___ GIVEN TEXT ___

Debt securities of a series may be defeased in accordance with their terms and, unless the securities resolution or supplemental indenture establishing the terms of the series otherwise provides, as set forth below. We at any time may terminate as to a series all of our obligations (except for certain obligations, including obligations with respect to the defeasance trust and obligations to register the transfer or exchange of a debt security, to replace destroyed, lost or stolen debt securities and coupons and to maintain paying agencies in respect of the debt securities) with respect to the debt securities of the series and any related coupons and the relevant indenture, which we refer to as legal defeasance. We at any time may terminate as to a series our obligations with respect to any restrictive covenants which may be applicable to a particular series, which we refer to as covenant defeasance.

 

We may exercise our legal defeasance option notwithstanding our prior exercise of our covenant defeasance option. If we exercise our legal defeasance option, a series may not be accelerated because of an Event of Default. If we exercise our covenant defeasance option, a series may not be accelerated by reference to any covenant which may be applicable to a series.

___

WHAT THIS TASK INVOLVES => Reproduce the defeasance passage word for word, starting with "We may exercise" and going on through "to a series.". Rely only on the defeasance passage above, not on any other material.

___ RAW DATA ___

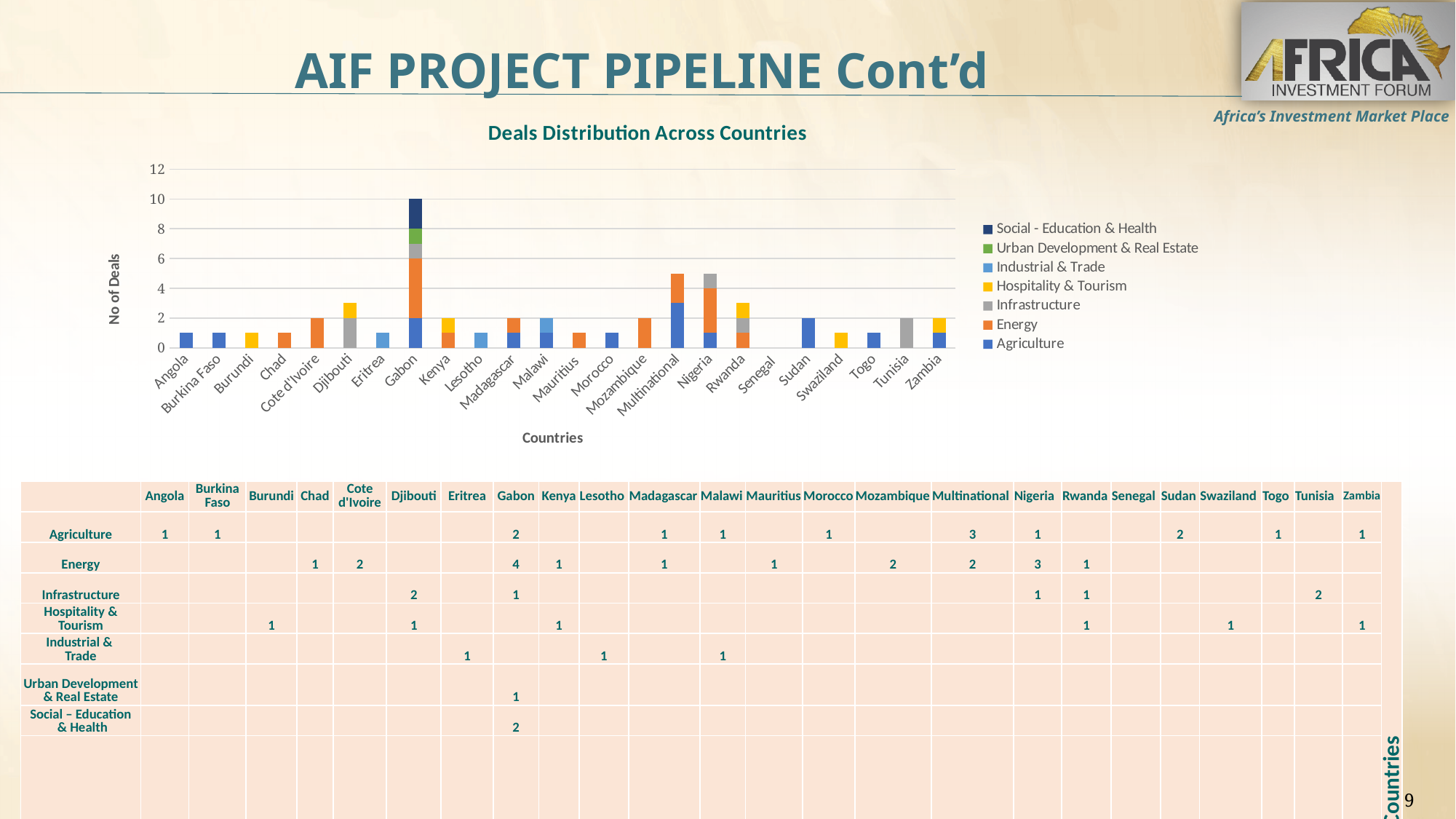
What is the title of the chart? Deals Distribution Across Countries How many Energy deals does Gabon have? 4 How many series does the chart legend list? 7 Which has more total deals, Gabon or Multinational? Gabon How many Infrastructure deals does Tunisia have? 2 What is the total number of deals for Gabon? 10 What type of chart is shown on the slide? stacked bar chart How many Agriculture deals are listed for Multinational? 3 Which country has the highest total number of deals? Gabon What is the total number of deals for Nigeria? 5 How many countries are shown on the x axis of the chart? 24 What is the difference between the Energy deals for Nigeria and for Rwanda? 2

___

RESULT OF THE TASK =>
We may exercise our legal defeasance option notwithstanding our prior exercise of our covenant defeasance option. If we exercise our legal defeasance option, a series may not be accelerated because of an Event of Default. If we exercise our covenant defeasance option, a series may not be accelerated by reference to any covenant which may be applicable to a series.